As I watch my 'Karcher RC3000 Robo Cleaner' navigate its way between the legs of my dining room table, collecting up little fragments of dust loyally as it goes; I am reminded of the ever present (MSE-6 droid) carton like droids that buzz around the walk ways of the death star.
Although I know that the RC3000 won't stop an intruder from entering my home or teach my kid algebra, I am comforted by this little dust soldier's routine as it returns from its mission and back to its docking station by the cat tray to relieve itself of it collected dirt and recharge.
Most of us own a vacuum cleaner or 'Hoover'; be it a heavy old Dyson you picked up on eBay or the little numatic Henry that was left by the last tenant, and considering 6.5 million vacuums were sold in the UK in the last 12 months, it looks like our infatuation with tidiness is on the increase.
But what did we do before our little flexible friends fell all around like the dust of time?
Believe it or not, before vacuum cleaners became part of our general routine, cleaning the home was done with cloths and brushes. House keepers performed exhausting activities such as the beating of rugs and the physical moving of heavy furniture, all of which would throw up more dust than it cleaned.
In 1868, a device called the 'whirlwind' was created to make life easier for the lowly house frau. It was invented by a man from Chicago called Ives McGaffney, and was a hand cranked device that could be guided across a floor and gathered up dust as it went. Although the company sadly failed, this was first to be patented and the designs that followed only improved upon the original.
One vacuum cleaner invention was so large that it needed to be moved by horse drawn cart and reputedly removed so much dirt from the houses of London that it was credited for ending the plague.
The Melville Bissell vacuum was created by Bissell to make his wife's life easier, which it invariably did, as after his death she took control of his company and it made her one of the most powerful business woman in America.
Then in 1907 a janitor with allergies called James M Spangler mocked up an electric cleaner, using a fan, a box and a pillowcase. Unfortunately for poor Mr Spangler he did not have the funds to produce the design himself. He sold the design to his wife's cousin, the soon to be better known 'W.H.Hoover' who went on to become a household name, amounting a fortune of over Billion, which he subsequently lost once the market had been saturated by similar products.
"Dust" has become very popular recently via Phillip Pullman and his cult classics the "Dark Matter Trilogy" which won him the prestigious 'Whitbread Book of the Year Award' in 2001. In the books "Dust" is a substance that represents consciousness. So is dust so bad and is all this cleaning propaganda, just a lot of fuss about nothing?
Quentin Crisp reportedly hated dusting and said that "After three years, it (dust) doesn't get any worse". Evidence however speaks to the contrary as 1000 dust particles settle on a square metre of domestic surface every hour, containing millions of skin cells, human hair and dust mites! I don't know about you but the idea that 20mg of my own skin falls on work surfaces around my flat makes me slightly nauseas.
So it seams that the vacuum cleaner is needed after all. So when did the humble vacuum cleaner upright, with its matronly static frame and inflexible design, start to take on a cult status?
The bagless system using a cylinder was the first nail in the standard uprights coffin for the big clumsy machines with bags; it had been patented back in 1959, but bizarrely wasn't developed for personal use until the early 1990's. The first cyclone Dyson was sold in Japan under another name in 1980 at an incredible cost of ,800. That price tag plummeted, however, a decade later when to was sold under the Dyson label in the UK for an affordable £200.

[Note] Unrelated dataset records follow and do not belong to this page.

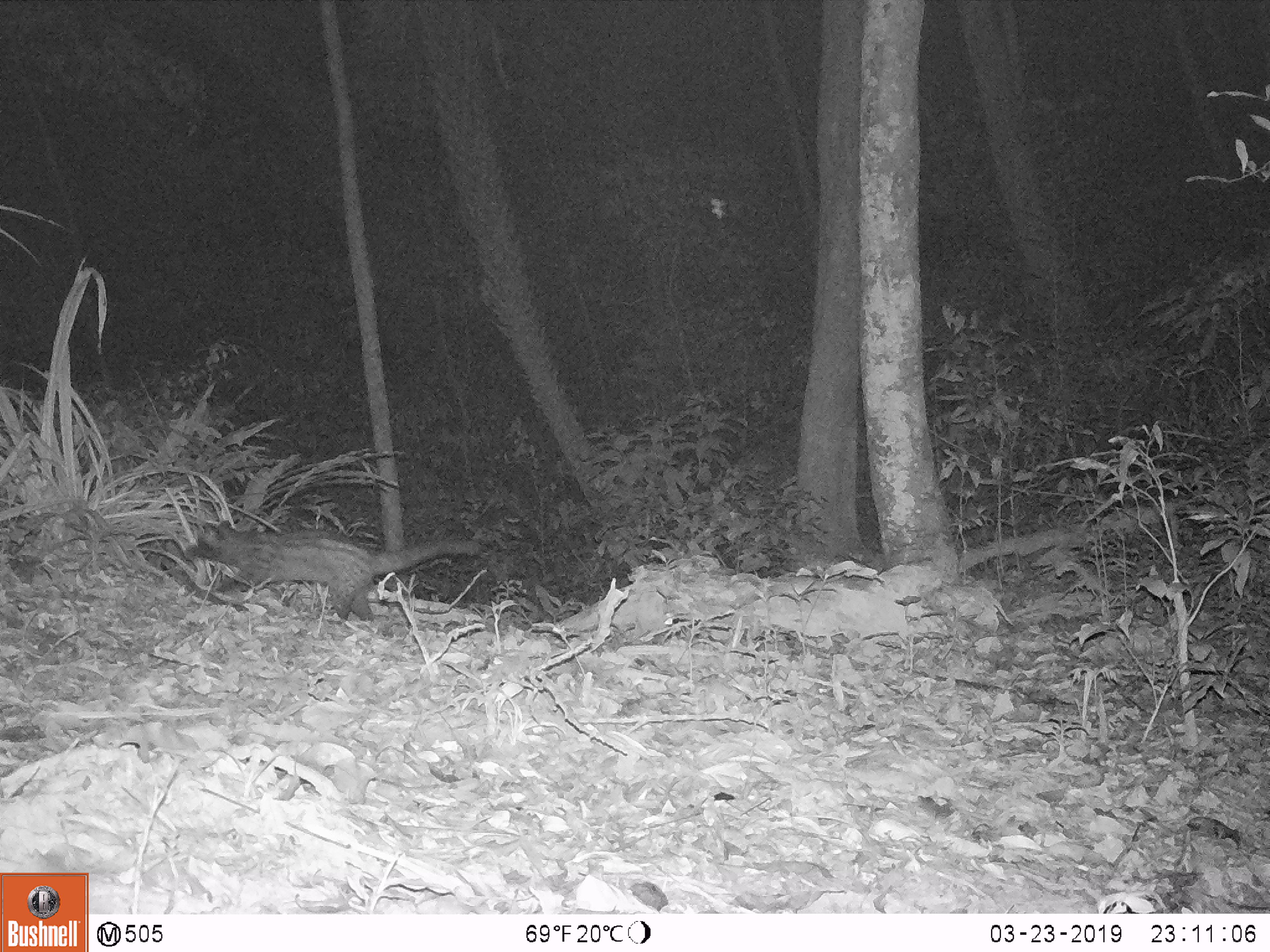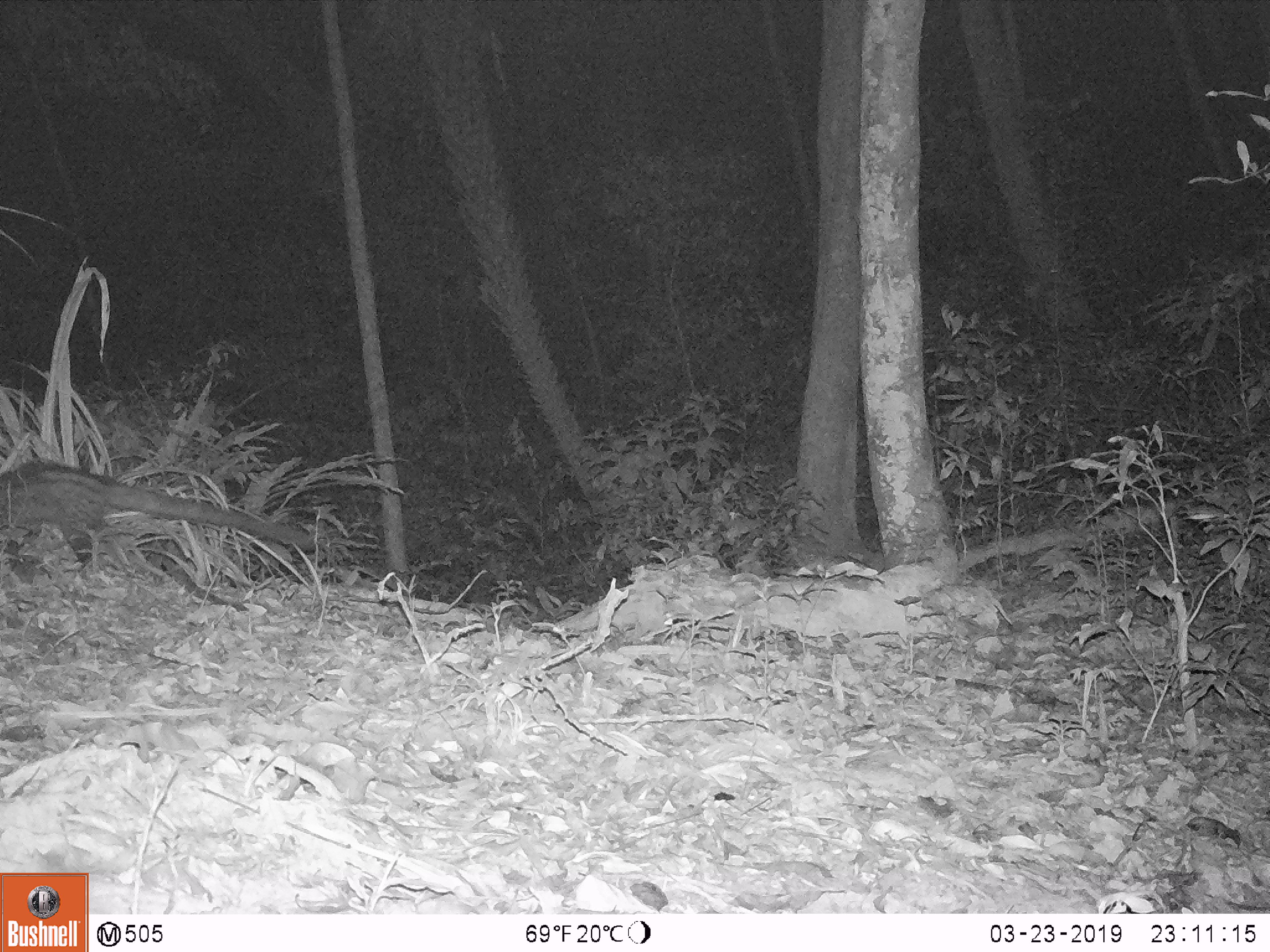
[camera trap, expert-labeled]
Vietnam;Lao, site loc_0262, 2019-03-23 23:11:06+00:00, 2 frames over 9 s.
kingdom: Animalia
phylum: Chordata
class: Mammalia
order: Carnivora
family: Viverridae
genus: Paradoxurus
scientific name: Paradoxurus hermaphroditus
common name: common palm civet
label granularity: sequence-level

The latest Dysons look like more like the creation of H.R.Giger than something we use to Hoover the stairs. The designs are effortless, with smooth curves and neat little ergonomic groves to click accessories in place and carry case wheels that serve to help and not hinder.
I was indoctrinated into the Dyson cult two years ago when a dog hair situation made me rush out and buy my first Dyson the 'DC 11 Allergy' in a cute light green, second hand for £100, and we were very happy together for a long time. It wasn't until I found the RC3000 - more of a cleaning pet than a vacuum, that I even considered upgrading my machine.
My little robot friend is off again on his mission to planet clean and although both me and him know the out come of his constant battle, I am sure that his children will look back on these days as we do on the old uprights, disbelieving and scrutinising their worth and wondering why such a life changing product as the humble vacuum could be so often overlooked.